Tertarik Sejarah? Ini Rekomendasi Novel Fiksi yang Berlatar Peristiwa Nyata di Indonesia

Rekomendasi buku fiksi sejarah Indonesia.

Tertarik Sejarah? Ini Rekomendasi Novel Fiksi yang Berlatar Peristiwa Nyata di Indonesia
image

Tertarik Sejarah? Ini Rekomendasi Novel Fiksi yang Berlatar Peristiwa Nyata di Indonesia


Konon, sejarah ditulis oleh para pemenang. Selama ini kita mengetahui sejarah dari buku-buku pelajaran, narasi yang dibangun oleh para pemenang tersebut. Untungnya, sejarah juga dihidupkan kembali melalui karya sastra.

Banyak penulis menggunakan pendekatan fiksi untuk menggali kembali peristiwa-peristiwa sejarah, terutama dari sudut pandang yang jarang mendapat perhatian. Meskipun bersifat imajinatif, fiksi sejarah kerap disusun berdasarkan riset yang mendalam, sehingga menjadi cara lain untuk memahami keadaan pada masa tersebut.

Dengan narasi yang dekat dengan pembaca, novel-novel bertema sejarah mampu menghadirkan cerita dengat sudut pandang yang beragam, terutama dari perspektif yang sering kali terabaikan.

Meskipun fiksi, cerita-cerita ini bisa menjadi pintu gerbang yang menyenangkan untuk mempelajari sejarah lebih dalam. Berikut beberapa buku dengan tema fiksi sejarah yang menarik untuk dibaca oleh pemula sekalipun.

Laut Bercerita

Novel yang terbit pertama kali pada tahun 2017 ini ditulis oleh Leila S. Chudori, seorang penulis perempuan juga pernah bekerja sebagai wartawan. Meskipun bergenre fiksi, novel ini berangkat dari peristiwa nyata, yaitu peristiwa 98.

★ ★ ★ ★ ★

▸ Daftar Soal
- 1) Terjemahkan ke dalam bahasa Inggris kalimat berikut dari artikel tentang novel fiksi sejarah: "Meskipun bersifat imajinatif, fiksi sejarah kerap disusun berdasarkan riset yang mendalam, sehingga menjadi cara lain untuk memahami keadaan pada masa tersebut."
- 2) Menurut artikel tentang novel fiksi sejarah, tahun berapa Laut Bercerita pertama kali terbit?
- 3) Teruskan artikel tentang novel fiksi sejarah mulai setelah kalimat terakhirnya.

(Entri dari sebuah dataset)

★ ★ ★ ★ ★

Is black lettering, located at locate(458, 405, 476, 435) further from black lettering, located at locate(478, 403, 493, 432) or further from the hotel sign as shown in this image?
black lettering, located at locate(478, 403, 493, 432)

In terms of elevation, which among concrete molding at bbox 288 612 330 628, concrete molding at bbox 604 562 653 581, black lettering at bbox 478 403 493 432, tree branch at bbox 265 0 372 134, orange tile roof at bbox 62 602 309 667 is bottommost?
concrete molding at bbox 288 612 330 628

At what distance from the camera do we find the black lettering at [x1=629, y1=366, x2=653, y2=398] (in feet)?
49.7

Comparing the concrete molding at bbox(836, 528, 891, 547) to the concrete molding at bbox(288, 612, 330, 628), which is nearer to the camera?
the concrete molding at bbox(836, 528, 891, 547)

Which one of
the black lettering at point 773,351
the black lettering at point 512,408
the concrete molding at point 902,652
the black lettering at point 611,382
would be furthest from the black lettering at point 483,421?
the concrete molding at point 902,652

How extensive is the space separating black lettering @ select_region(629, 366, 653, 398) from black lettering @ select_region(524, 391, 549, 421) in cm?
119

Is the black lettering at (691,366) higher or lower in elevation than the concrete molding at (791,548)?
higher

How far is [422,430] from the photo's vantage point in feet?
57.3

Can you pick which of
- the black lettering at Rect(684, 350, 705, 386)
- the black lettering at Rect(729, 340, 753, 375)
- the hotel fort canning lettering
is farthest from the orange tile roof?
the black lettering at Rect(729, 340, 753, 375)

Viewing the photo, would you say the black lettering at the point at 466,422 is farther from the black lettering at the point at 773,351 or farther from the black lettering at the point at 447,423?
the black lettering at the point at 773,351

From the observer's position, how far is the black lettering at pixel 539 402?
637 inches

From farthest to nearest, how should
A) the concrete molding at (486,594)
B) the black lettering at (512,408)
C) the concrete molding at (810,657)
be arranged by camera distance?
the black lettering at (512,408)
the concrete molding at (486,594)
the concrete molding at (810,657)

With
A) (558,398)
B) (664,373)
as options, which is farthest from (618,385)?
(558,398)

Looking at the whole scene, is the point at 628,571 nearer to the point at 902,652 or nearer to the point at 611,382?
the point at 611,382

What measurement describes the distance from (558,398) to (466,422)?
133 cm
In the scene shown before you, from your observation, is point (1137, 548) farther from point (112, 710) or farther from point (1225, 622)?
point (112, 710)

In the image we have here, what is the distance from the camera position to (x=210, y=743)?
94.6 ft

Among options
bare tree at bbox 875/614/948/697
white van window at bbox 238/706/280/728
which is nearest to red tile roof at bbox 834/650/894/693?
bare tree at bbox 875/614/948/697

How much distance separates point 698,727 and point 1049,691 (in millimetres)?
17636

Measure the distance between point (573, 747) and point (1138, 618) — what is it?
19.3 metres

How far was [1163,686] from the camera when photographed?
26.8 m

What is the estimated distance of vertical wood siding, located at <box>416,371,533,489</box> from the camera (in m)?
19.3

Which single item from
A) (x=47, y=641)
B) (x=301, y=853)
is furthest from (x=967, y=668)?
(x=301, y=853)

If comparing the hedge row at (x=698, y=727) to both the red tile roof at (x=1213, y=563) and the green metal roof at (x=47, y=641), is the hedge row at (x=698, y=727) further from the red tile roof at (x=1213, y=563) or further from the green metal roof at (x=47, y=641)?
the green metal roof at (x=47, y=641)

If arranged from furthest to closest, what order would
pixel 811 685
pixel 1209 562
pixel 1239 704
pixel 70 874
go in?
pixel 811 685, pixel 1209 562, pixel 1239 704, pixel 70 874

★ ★ ★ ★ ★

▸ Hasil Akhir
- 1) Although imaginative in nature, historical fiction is often built on in-depth research, making it another way to understand the conditions of that period.

- 2) Tahun 2017.

- 3)
Laut Bercerita berkisah tentang Biru Laut, seorang mahasiswa yang aktif dalam gerakan pro-demokrasi melawan rezim otoriter. Latar yang digunakan pada cerita ini adalah pada akhir masa Orde Baru. Lika-liku kehidupan Laut―dan teman-temannya―yang penuh dengan risiko, ketegangan, dan juga kengerian yang digambarkan oleh penulis menjadi topik utama dari cerita ini.

Kepopuleran novel ini menjadi semakin menarik setelah dialihwahanakan menjadi sebuah film pendek dengan durasi kurang lebih 30 menit. Film tersebut disutradarai oleh Pritagita Arianegara.

Sayangnya, pemutaran film Laut Bercerita masih terbatas dan tidak disiarkan untuk umum. Buku dengan tebal mencapai 300 halaman ini bisa menjadi menu pembuka bacaan yang menggunakan latar waktu atau juga kejadian sejarah.

Pulang

Jika Laut Bercerita berfokus pada kejadian di tahun 1998, maka novel Pulang membawa kisah dari para korban tahun 1960-an. Masih ditulis oleh Leila Chudori, novel ini mengisahkan tentang kehidupan para eksil politik yang terpaksa meninggalkan tanah air akibat dari peristiwa di tahun 1965.

Melalui dua sudut pandang—Dimas Suryo, seorang jurnalis yang hidup dalam pengasingan di Paris, dan Lintang, putrinya yang lahir dari ibu berkebangsaan Prancis—novel ini mengisahkan tentang para eksil yang riwayatnya terlupakan dalam sejarah dan dampaknya pada trauma yang diwariskan antar generasi.

Bagi Kawan yang ingin membaca kepingan sejarah yang tidak tertulis tentang negeri ini, Pulang adalah jawabannya.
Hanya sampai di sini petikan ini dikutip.